Text to read:
▼

Beside her was her teenage granddaughter, who was holding an umbrella to shield them from the heat.
Movie stars, pols
Guards and volunteers arranged the climb in batches to prevent overcrowding on the hill.
Staff members claimed some movie stars had come incognito so as not to disturb the contemplative atmosphere inside the shrine complex. Politicians also visited but maintained low profiles.
The staffers did not say how they were able to recognize the celebrities and the politicians if they came, or tried to come, incognito.
One staffer noted that a number of devotees of Mt. Banahaw also visited the shrine due to the continued closure of the supposedly mystical mountain.
The Quezon police chief, Senior Supt. Valeriano de Leon, was spotted at the shrine early Friday talking with other lawmen assigned to maintain peace and order, and with a contingent of Army soldiers.
Faller said he requested government forces to augment shrine security.
Closed-circuit televisions were strategically placed in different parts of the five-hectare pilgrim center.
After talking with the Inquirer, Faller was seen strolling around the shrine with a camera dangling around his neck, looking like an ordinary devotee. He was wearing a red bull cap, T-shirt, basketball shorts and dark shades.
Some lucky devotees who were able to recognize Faller received his blessings.
The priest was also seen holding an impromptu healing session for a sick man in a corner of the shrine.

▲

Supplied data:
▼

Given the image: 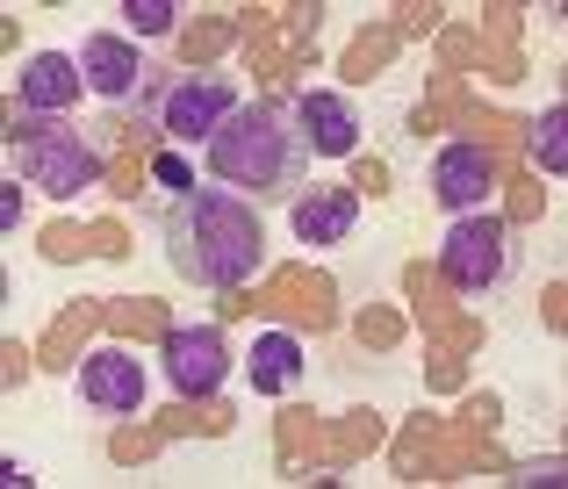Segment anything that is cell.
Here are the masks:
<instances>
[{"label": "cell", "mask_w": 568, "mask_h": 489, "mask_svg": "<svg viewBox=\"0 0 568 489\" xmlns=\"http://www.w3.org/2000/svg\"><path fill=\"white\" fill-rule=\"evenodd\" d=\"M144 224L166 245L173 274L194 281V288H209V295L245 288L266 266V252H274L266 245L260 202H245L237 187H194L181 202H144Z\"/></svg>", "instance_id": "obj_1"}, {"label": "cell", "mask_w": 568, "mask_h": 489, "mask_svg": "<svg viewBox=\"0 0 568 489\" xmlns=\"http://www.w3.org/2000/svg\"><path fill=\"white\" fill-rule=\"evenodd\" d=\"M310 137L295 123V101H245L209 144L216 187H237L245 202H295L310 187Z\"/></svg>", "instance_id": "obj_2"}, {"label": "cell", "mask_w": 568, "mask_h": 489, "mask_svg": "<svg viewBox=\"0 0 568 489\" xmlns=\"http://www.w3.org/2000/svg\"><path fill=\"white\" fill-rule=\"evenodd\" d=\"M80 72H87V94L101 101L115 130H138V123H159V101L173 94L166 65L144 51L138 37H115V29H94L80 43Z\"/></svg>", "instance_id": "obj_3"}, {"label": "cell", "mask_w": 568, "mask_h": 489, "mask_svg": "<svg viewBox=\"0 0 568 489\" xmlns=\"http://www.w3.org/2000/svg\"><path fill=\"white\" fill-rule=\"evenodd\" d=\"M8 166L22 187H37V195L51 202H80L87 187H101V173H109V159L94 152V144L65 123H37V115H8Z\"/></svg>", "instance_id": "obj_4"}, {"label": "cell", "mask_w": 568, "mask_h": 489, "mask_svg": "<svg viewBox=\"0 0 568 489\" xmlns=\"http://www.w3.org/2000/svg\"><path fill=\"white\" fill-rule=\"evenodd\" d=\"M518 266V238L504 216H454V231H446L439 245V274L454 281V295H497L504 281H511Z\"/></svg>", "instance_id": "obj_5"}, {"label": "cell", "mask_w": 568, "mask_h": 489, "mask_svg": "<svg viewBox=\"0 0 568 489\" xmlns=\"http://www.w3.org/2000/svg\"><path fill=\"white\" fill-rule=\"evenodd\" d=\"M237 109H245V101H237V80H231V72H181V80H173V94L159 101V123L152 130H166L173 144H202V152H209Z\"/></svg>", "instance_id": "obj_6"}, {"label": "cell", "mask_w": 568, "mask_h": 489, "mask_svg": "<svg viewBox=\"0 0 568 489\" xmlns=\"http://www.w3.org/2000/svg\"><path fill=\"white\" fill-rule=\"evenodd\" d=\"M159 360H166V389L181 404H209L231 381V338H223V324H173Z\"/></svg>", "instance_id": "obj_7"}, {"label": "cell", "mask_w": 568, "mask_h": 489, "mask_svg": "<svg viewBox=\"0 0 568 489\" xmlns=\"http://www.w3.org/2000/svg\"><path fill=\"white\" fill-rule=\"evenodd\" d=\"M72 389H80V404L94 410V418H138V410L152 404V375H144V360L123 353V346H94L72 367Z\"/></svg>", "instance_id": "obj_8"}, {"label": "cell", "mask_w": 568, "mask_h": 489, "mask_svg": "<svg viewBox=\"0 0 568 489\" xmlns=\"http://www.w3.org/2000/svg\"><path fill=\"white\" fill-rule=\"evenodd\" d=\"M80 94H87V72L65 51H37L14 72V115H37V123H65L80 109Z\"/></svg>", "instance_id": "obj_9"}, {"label": "cell", "mask_w": 568, "mask_h": 489, "mask_svg": "<svg viewBox=\"0 0 568 489\" xmlns=\"http://www.w3.org/2000/svg\"><path fill=\"white\" fill-rule=\"evenodd\" d=\"M432 195H439V210L475 216L497 195V159H489L483 144H439V159H432Z\"/></svg>", "instance_id": "obj_10"}, {"label": "cell", "mask_w": 568, "mask_h": 489, "mask_svg": "<svg viewBox=\"0 0 568 489\" xmlns=\"http://www.w3.org/2000/svg\"><path fill=\"white\" fill-rule=\"evenodd\" d=\"M295 123H303V137H310L317 159L361 152V109H353L346 94H332V86H303V94H295Z\"/></svg>", "instance_id": "obj_11"}, {"label": "cell", "mask_w": 568, "mask_h": 489, "mask_svg": "<svg viewBox=\"0 0 568 489\" xmlns=\"http://www.w3.org/2000/svg\"><path fill=\"white\" fill-rule=\"evenodd\" d=\"M288 231L295 245H346L361 231V195L353 187H303L288 202Z\"/></svg>", "instance_id": "obj_12"}, {"label": "cell", "mask_w": 568, "mask_h": 489, "mask_svg": "<svg viewBox=\"0 0 568 489\" xmlns=\"http://www.w3.org/2000/svg\"><path fill=\"white\" fill-rule=\"evenodd\" d=\"M245 381L274 404V396H288L295 381H303V338L295 332H260V346H252L245 360Z\"/></svg>", "instance_id": "obj_13"}, {"label": "cell", "mask_w": 568, "mask_h": 489, "mask_svg": "<svg viewBox=\"0 0 568 489\" xmlns=\"http://www.w3.org/2000/svg\"><path fill=\"white\" fill-rule=\"evenodd\" d=\"M526 159H532L540 173H555V181H568V101H555V109L532 115V130H526Z\"/></svg>", "instance_id": "obj_14"}, {"label": "cell", "mask_w": 568, "mask_h": 489, "mask_svg": "<svg viewBox=\"0 0 568 489\" xmlns=\"http://www.w3.org/2000/svg\"><path fill=\"white\" fill-rule=\"evenodd\" d=\"M123 29L138 43H166L173 29H181V8H173V0H123Z\"/></svg>", "instance_id": "obj_15"}, {"label": "cell", "mask_w": 568, "mask_h": 489, "mask_svg": "<svg viewBox=\"0 0 568 489\" xmlns=\"http://www.w3.org/2000/svg\"><path fill=\"white\" fill-rule=\"evenodd\" d=\"M152 187H159L152 202H181V195H194V166H187L181 152H159L152 159Z\"/></svg>", "instance_id": "obj_16"}, {"label": "cell", "mask_w": 568, "mask_h": 489, "mask_svg": "<svg viewBox=\"0 0 568 489\" xmlns=\"http://www.w3.org/2000/svg\"><path fill=\"white\" fill-rule=\"evenodd\" d=\"M511 482L518 489H568V461H518Z\"/></svg>", "instance_id": "obj_17"}, {"label": "cell", "mask_w": 568, "mask_h": 489, "mask_svg": "<svg viewBox=\"0 0 568 489\" xmlns=\"http://www.w3.org/2000/svg\"><path fill=\"white\" fill-rule=\"evenodd\" d=\"M0 231H22V181L0 187Z\"/></svg>", "instance_id": "obj_18"}]
</instances>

▲

Your objective:
In the article about the shrine, what was Faller wearing while he strolled around the shrine? The listing has no role in this work.

Answer to this exercise:
A red bull cap, a T-shirt, basketball shorts, and dark shades.